Indien nodig zal DUO als het gaat om buitenlandse diploma’s of certificaten waaruit beheersing van de Nederlandse taal moet blijken, advies vragen aan Nuffic (voor het voortgezet en hoger onderwijs) of de Stichting Samenwerking Beroepsonderwijs Bedrijfsleven (SBB) (voor MBO-niveau), bijvoorbeeld als iemand aan een buitenlandse universiteit Nederlands heeft gestudeerd.

Ook voor normering van resultaten kan DUO advies inwinnen bij Nuffic.

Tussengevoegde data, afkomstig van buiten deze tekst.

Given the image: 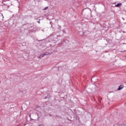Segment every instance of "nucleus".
I'll return each instance as SVG.
<instances>
[{"label":"nucleus","instance_id":"obj_1","mask_svg":"<svg viewBox=\"0 0 126 126\" xmlns=\"http://www.w3.org/2000/svg\"><path fill=\"white\" fill-rule=\"evenodd\" d=\"M124 88V85H121L119 86V88L118 89V91H120V90H122Z\"/></svg>","mask_w":126,"mask_h":126},{"label":"nucleus","instance_id":"obj_2","mask_svg":"<svg viewBox=\"0 0 126 126\" xmlns=\"http://www.w3.org/2000/svg\"><path fill=\"white\" fill-rule=\"evenodd\" d=\"M45 56V54L43 53L42 54H41L39 57H38V59H42V58H43V57Z\"/></svg>","mask_w":126,"mask_h":126},{"label":"nucleus","instance_id":"obj_3","mask_svg":"<svg viewBox=\"0 0 126 126\" xmlns=\"http://www.w3.org/2000/svg\"><path fill=\"white\" fill-rule=\"evenodd\" d=\"M44 56H48V55H50V53L48 52L44 53Z\"/></svg>","mask_w":126,"mask_h":126},{"label":"nucleus","instance_id":"obj_4","mask_svg":"<svg viewBox=\"0 0 126 126\" xmlns=\"http://www.w3.org/2000/svg\"><path fill=\"white\" fill-rule=\"evenodd\" d=\"M121 5H122V3H118L115 6L116 7H119V6H121Z\"/></svg>","mask_w":126,"mask_h":126},{"label":"nucleus","instance_id":"obj_5","mask_svg":"<svg viewBox=\"0 0 126 126\" xmlns=\"http://www.w3.org/2000/svg\"><path fill=\"white\" fill-rule=\"evenodd\" d=\"M48 7H46L44 8L43 10H46V9H48Z\"/></svg>","mask_w":126,"mask_h":126},{"label":"nucleus","instance_id":"obj_6","mask_svg":"<svg viewBox=\"0 0 126 126\" xmlns=\"http://www.w3.org/2000/svg\"><path fill=\"white\" fill-rule=\"evenodd\" d=\"M37 22H38V23H40V21H38Z\"/></svg>","mask_w":126,"mask_h":126},{"label":"nucleus","instance_id":"obj_7","mask_svg":"<svg viewBox=\"0 0 126 126\" xmlns=\"http://www.w3.org/2000/svg\"><path fill=\"white\" fill-rule=\"evenodd\" d=\"M45 99H47V97H45Z\"/></svg>","mask_w":126,"mask_h":126}]
</instances>
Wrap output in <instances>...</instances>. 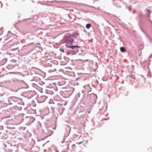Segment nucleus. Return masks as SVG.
<instances>
[{"label": "nucleus", "mask_w": 152, "mask_h": 152, "mask_svg": "<svg viewBox=\"0 0 152 152\" xmlns=\"http://www.w3.org/2000/svg\"><path fill=\"white\" fill-rule=\"evenodd\" d=\"M74 42L73 39L71 38H68L66 41L65 42L66 43V46L68 48H71L73 49L75 48H79L80 47L77 46H71Z\"/></svg>", "instance_id": "f257e3e1"}, {"label": "nucleus", "mask_w": 152, "mask_h": 152, "mask_svg": "<svg viewBox=\"0 0 152 152\" xmlns=\"http://www.w3.org/2000/svg\"><path fill=\"white\" fill-rule=\"evenodd\" d=\"M120 51L123 53L126 52V50L125 48L123 47H121L120 48Z\"/></svg>", "instance_id": "f03ea898"}, {"label": "nucleus", "mask_w": 152, "mask_h": 152, "mask_svg": "<svg viewBox=\"0 0 152 152\" xmlns=\"http://www.w3.org/2000/svg\"><path fill=\"white\" fill-rule=\"evenodd\" d=\"M72 151H76V145L75 144H73L72 146Z\"/></svg>", "instance_id": "7ed1b4c3"}, {"label": "nucleus", "mask_w": 152, "mask_h": 152, "mask_svg": "<svg viewBox=\"0 0 152 152\" xmlns=\"http://www.w3.org/2000/svg\"><path fill=\"white\" fill-rule=\"evenodd\" d=\"M91 26V25L90 23L87 24L86 25V27L87 29L89 28Z\"/></svg>", "instance_id": "20e7f679"}, {"label": "nucleus", "mask_w": 152, "mask_h": 152, "mask_svg": "<svg viewBox=\"0 0 152 152\" xmlns=\"http://www.w3.org/2000/svg\"><path fill=\"white\" fill-rule=\"evenodd\" d=\"M60 51L62 52L63 53L64 52V50L62 48H60Z\"/></svg>", "instance_id": "39448f33"}, {"label": "nucleus", "mask_w": 152, "mask_h": 152, "mask_svg": "<svg viewBox=\"0 0 152 152\" xmlns=\"http://www.w3.org/2000/svg\"><path fill=\"white\" fill-rule=\"evenodd\" d=\"M147 11L148 12L149 14H150L151 13V11L149 10H147Z\"/></svg>", "instance_id": "423d86ee"}, {"label": "nucleus", "mask_w": 152, "mask_h": 152, "mask_svg": "<svg viewBox=\"0 0 152 152\" xmlns=\"http://www.w3.org/2000/svg\"><path fill=\"white\" fill-rule=\"evenodd\" d=\"M82 142H82H82H77V143H76V144H80L81 143H82Z\"/></svg>", "instance_id": "0eeeda50"}, {"label": "nucleus", "mask_w": 152, "mask_h": 152, "mask_svg": "<svg viewBox=\"0 0 152 152\" xmlns=\"http://www.w3.org/2000/svg\"><path fill=\"white\" fill-rule=\"evenodd\" d=\"M69 145H68V149H69Z\"/></svg>", "instance_id": "6e6552de"}, {"label": "nucleus", "mask_w": 152, "mask_h": 152, "mask_svg": "<svg viewBox=\"0 0 152 152\" xmlns=\"http://www.w3.org/2000/svg\"><path fill=\"white\" fill-rule=\"evenodd\" d=\"M78 51V49H77V52Z\"/></svg>", "instance_id": "1a4fd4ad"}]
</instances>
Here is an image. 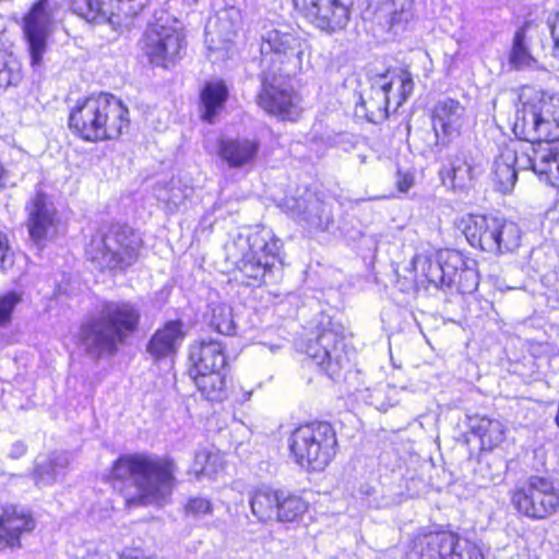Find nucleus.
<instances>
[{
	"instance_id": "obj_16",
	"label": "nucleus",
	"mask_w": 559,
	"mask_h": 559,
	"mask_svg": "<svg viewBox=\"0 0 559 559\" xmlns=\"http://www.w3.org/2000/svg\"><path fill=\"white\" fill-rule=\"evenodd\" d=\"M56 9L52 0H35L21 19L22 39L26 45L29 66L34 70L44 66L55 28Z\"/></svg>"
},
{
	"instance_id": "obj_7",
	"label": "nucleus",
	"mask_w": 559,
	"mask_h": 559,
	"mask_svg": "<svg viewBox=\"0 0 559 559\" xmlns=\"http://www.w3.org/2000/svg\"><path fill=\"white\" fill-rule=\"evenodd\" d=\"M334 426L325 420H308L296 425L287 436L292 462L308 473L323 472L338 453Z\"/></svg>"
},
{
	"instance_id": "obj_19",
	"label": "nucleus",
	"mask_w": 559,
	"mask_h": 559,
	"mask_svg": "<svg viewBox=\"0 0 559 559\" xmlns=\"http://www.w3.org/2000/svg\"><path fill=\"white\" fill-rule=\"evenodd\" d=\"M276 80L260 76L261 86L255 96L257 105L281 122H298L305 112L302 95L292 85L275 84Z\"/></svg>"
},
{
	"instance_id": "obj_39",
	"label": "nucleus",
	"mask_w": 559,
	"mask_h": 559,
	"mask_svg": "<svg viewBox=\"0 0 559 559\" xmlns=\"http://www.w3.org/2000/svg\"><path fill=\"white\" fill-rule=\"evenodd\" d=\"M108 559H158L155 555H147L140 546H127L117 551L114 557Z\"/></svg>"
},
{
	"instance_id": "obj_9",
	"label": "nucleus",
	"mask_w": 559,
	"mask_h": 559,
	"mask_svg": "<svg viewBox=\"0 0 559 559\" xmlns=\"http://www.w3.org/2000/svg\"><path fill=\"white\" fill-rule=\"evenodd\" d=\"M457 227L472 248L487 253L504 254L521 246L519 225L491 213H469L460 219Z\"/></svg>"
},
{
	"instance_id": "obj_4",
	"label": "nucleus",
	"mask_w": 559,
	"mask_h": 559,
	"mask_svg": "<svg viewBox=\"0 0 559 559\" xmlns=\"http://www.w3.org/2000/svg\"><path fill=\"white\" fill-rule=\"evenodd\" d=\"M141 326L139 307L127 300L105 301L98 318H92L80 326L79 343L88 354L112 356L119 346L135 335Z\"/></svg>"
},
{
	"instance_id": "obj_13",
	"label": "nucleus",
	"mask_w": 559,
	"mask_h": 559,
	"mask_svg": "<svg viewBox=\"0 0 559 559\" xmlns=\"http://www.w3.org/2000/svg\"><path fill=\"white\" fill-rule=\"evenodd\" d=\"M139 47L152 67L170 70L187 53V33L175 19L155 17L143 31Z\"/></svg>"
},
{
	"instance_id": "obj_12",
	"label": "nucleus",
	"mask_w": 559,
	"mask_h": 559,
	"mask_svg": "<svg viewBox=\"0 0 559 559\" xmlns=\"http://www.w3.org/2000/svg\"><path fill=\"white\" fill-rule=\"evenodd\" d=\"M509 503L519 518L542 522L559 514V485L548 475H530L508 491Z\"/></svg>"
},
{
	"instance_id": "obj_29",
	"label": "nucleus",
	"mask_w": 559,
	"mask_h": 559,
	"mask_svg": "<svg viewBox=\"0 0 559 559\" xmlns=\"http://www.w3.org/2000/svg\"><path fill=\"white\" fill-rule=\"evenodd\" d=\"M465 436L466 442L468 437L478 441L479 452H492L506 441L507 427L498 418L475 414L468 416V430Z\"/></svg>"
},
{
	"instance_id": "obj_23",
	"label": "nucleus",
	"mask_w": 559,
	"mask_h": 559,
	"mask_svg": "<svg viewBox=\"0 0 559 559\" xmlns=\"http://www.w3.org/2000/svg\"><path fill=\"white\" fill-rule=\"evenodd\" d=\"M36 528L33 513L17 504L0 508V552H14L23 548L24 539Z\"/></svg>"
},
{
	"instance_id": "obj_14",
	"label": "nucleus",
	"mask_w": 559,
	"mask_h": 559,
	"mask_svg": "<svg viewBox=\"0 0 559 559\" xmlns=\"http://www.w3.org/2000/svg\"><path fill=\"white\" fill-rule=\"evenodd\" d=\"M282 242L272 234H257L254 242L231 270L233 280L248 287H261L276 263L282 264Z\"/></svg>"
},
{
	"instance_id": "obj_43",
	"label": "nucleus",
	"mask_w": 559,
	"mask_h": 559,
	"mask_svg": "<svg viewBox=\"0 0 559 559\" xmlns=\"http://www.w3.org/2000/svg\"><path fill=\"white\" fill-rule=\"evenodd\" d=\"M550 33L554 40V48L559 50V13L556 15Z\"/></svg>"
},
{
	"instance_id": "obj_44",
	"label": "nucleus",
	"mask_w": 559,
	"mask_h": 559,
	"mask_svg": "<svg viewBox=\"0 0 559 559\" xmlns=\"http://www.w3.org/2000/svg\"><path fill=\"white\" fill-rule=\"evenodd\" d=\"M7 179H8V170H7L3 162L0 159V190L5 187Z\"/></svg>"
},
{
	"instance_id": "obj_15",
	"label": "nucleus",
	"mask_w": 559,
	"mask_h": 559,
	"mask_svg": "<svg viewBox=\"0 0 559 559\" xmlns=\"http://www.w3.org/2000/svg\"><path fill=\"white\" fill-rule=\"evenodd\" d=\"M304 48L300 38L289 33L272 31L261 46L260 76L290 79L302 70Z\"/></svg>"
},
{
	"instance_id": "obj_28",
	"label": "nucleus",
	"mask_w": 559,
	"mask_h": 559,
	"mask_svg": "<svg viewBox=\"0 0 559 559\" xmlns=\"http://www.w3.org/2000/svg\"><path fill=\"white\" fill-rule=\"evenodd\" d=\"M186 337L185 324L180 319L164 322L151 335L146 344V352L155 361L175 356L179 343Z\"/></svg>"
},
{
	"instance_id": "obj_10",
	"label": "nucleus",
	"mask_w": 559,
	"mask_h": 559,
	"mask_svg": "<svg viewBox=\"0 0 559 559\" xmlns=\"http://www.w3.org/2000/svg\"><path fill=\"white\" fill-rule=\"evenodd\" d=\"M249 506L252 515L261 524H299L310 510V502L302 490L270 484L251 489Z\"/></svg>"
},
{
	"instance_id": "obj_17",
	"label": "nucleus",
	"mask_w": 559,
	"mask_h": 559,
	"mask_svg": "<svg viewBox=\"0 0 559 559\" xmlns=\"http://www.w3.org/2000/svg\"><path fill=\"white\" fill-rule=\"evenodd\" d=\"M345 340L343 324L325 318L311 330V335L302 344V352L332 377L341 369Z\"/></svg>"
},
{
	"instance_id": "obj_30",
	"label": "nucleus",
	"mask_w": 559,
	"mask_h": 559,
	"mask_svg": "<svg viewBox=\"0 0 559 559\" xmlns=\"http://www.w3.org/2000/svg\"><path fill=\"white\" fill-rule=\"evenodd\" d=\"M440 248L416 253L412 258L414 284L428 289L430 287L444 289V271H442Z\"/></svg>"
},
{
	"instance_id": "obj_21",
	"label": "nucleus",
	"mask_w": 559,
	"mask_h": 559,
	"mask_svg": "<svg viewBox=\"0 0 559 559\" xmlns=\"http://www.w3.org/2000/svg\"><path fill=\"white\" fill-rule=\"evenodd\" d=\"M442 271H444V288H454L461 295H471L479 284L477 262L463 251L440 248Z\"/></svg>"
},
{
	"instance_id": "obj_40",
	"label": "nucleus",
	"mask_w": 559,
	"mask_h": 559,
	"mask_svg": "<svg viewBox=\"0 0 559 559\" xmlns=\"http://www.w3.org/2000/svg\"><path fill=\"white\" fill-rule=\"evenodd\" d=\"M415 173L411 169L397 168L395 187L399 192L407 193L415 186Z\"/></svg>"
},
{
	"instance_id": "obj_8",
	"label": "nucleus",
	"mask_w": 559,
	"mask_h": 559,
	"mask_svg": "<svg viewBox=\"0 0 559 559\" xmlns=\"http://www.w3.org/2000/svg\"><path fill=\"white\" fill-rule=\"evenodd\" d=\"M142 247V239L131 226L115 222L91 237L85 254L100 272L116 274L138 262Z\"/></svg>"
},
{
	"instance_id": "obj_35",
	"label": "nucleus",
	"mask_w": 559,
	"mask_h": 559,
	"mask_svg": "<svg viewBox=\"0 0 559 559\" xmlns=\"http://www.w3.org/2000/svg\"><path fill=\"white\" fill-rule=\"evenodd\" d=\"M64 466L66 463H61L58 457L49 456L34 466L32 477L38 486L49 485L57 480L59 469Z\"/></svg>"
},
{
	"instance_id": "obj_31",
	"label": "nucleus",
	"mask_w": 559,
	"mask_h": 559,
	"mask_svg": "<svg viewBox=\"0 0 559 559\" xmlns=\"http://www.w3.org/2000/svg\"><path fill=\"white\" fill-rule=\"evenodd\" d=\"M531 25V22L525 21L513 34L511 47L508 52V61L511 68L515 70L532 68L537 63L527 35Z\"/></svg>"
},
{
	"instance_id": "obj_24",
	"label": "nucleus",
	"mask_w": 559,
	"mask_h": 559,
	"mask_svg": "<svg viewBox=\"0 0 559 559\" xmlns=\"http://www.w3.org/2000/svg\"><path fill=\"white\" fill-rule=\"evenodd\" d=\"M465 108L457 99L447 97L431 108L430 120L437 138L443 144L451 143L461 134Z\"/></svg>"
},
{
	"instance_id": "obj_20",
	"label": "nucleus",
	"mask_w": 559,
	"mask_h": 559,
	"mask_svg": "<svg viewBox=\"0 0 559 559\" xmlns=\"http://www.w3.org/2000/svg\"><path fill=\"white\" fill-rule=\"evenodd\" d=\"M295 13L326 34L344 29L353 12L352 0H292Z\"/></svg>"
},
{
	"instance_id": "obj_42",
	"label": "nucleus",
	"mask_w": 559,
	"mask_h": 559,
	"mask_svg": "<svg viewBox=\"0 0 559 559\" xmlns=\"http://www.w3.org/2000/svg\"><path fill=\"white\" fill-rule=\"evenodd\" d=\"M10 252V240L5 233L0 231V267H4V261Z\"/></svg>"
},
{
	"instance_id": "obj_3",
	"label": "nucleus",
	"mask_w": 559,
	"mask_h": 559,
	"mask_svg": "<svg viewBox=\"0 0 559 559\" xmlns=\"http://www.w3.org/2000/svg\"><path fill=\"white\" fill-rule=\"evenodd\" d=\"M67 126L71 134L82 142H116L130 130V109L111 93H91L76 99L69 108Z\"/></svg>"
},
{
	"instance_id": "obj_27",
	"label": "nucleus",
	"mask_w": 559,
	"mask_h": 559,
	"mask_svg": "<svg viewBox=\"0 0 559 559\" xmlns=\"http://www.w3.org/2000/svg\"><path fill=\"white\" fill-rule=\"evenodd\" d=\"M229 99V87L225 80L205 81L199 91L198 106L200 120L213 124L226 109Z\"/></svg>"
},
{
	"instance_id": "obj_32",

De mogelijkheid tot vrijstelling in het vorige stelsel voor het onderdeel KNM komt in deze regeling niet terug, omdat de eindtermen voor KNM in 2015 zijn herzien en eerdere vrijstellende

certificaten of diploma’s daar niet meer aan voldoen. Dit geldt ook voor oude certificaten voor taalbeheersing afgegeven door bijvoorbeeld onderwijsinstellingen.

Voor mensen die al langere tijd in Nederland wonen en participeren, blijft het mogelijk om een aanvraag voor vrijstelling van de inburgeringsplicht te doen op grond van artikel 2.3 van het besluit Inburgering, aantoonbaar voldoende ingeburgerd. De kosten daarvoor bedragen net als onder de oude wet 90 euro.

11 2.5.6 Ontheffing van de inburgeringsplicht

Net zoals in het vorige inburgeringsstelsel blijft de mogelijkheid bestaan om een inburgeringsplichtige die niet in staat is om aan te inburgeringsplicht te voldoen, van de inburgeringsplicht te ontheffen. Hiervoor bevat de wet twee gronden: ontheffing vanwege medische redenen en ontheffing vanwege bijzondere individuele omstandigheden.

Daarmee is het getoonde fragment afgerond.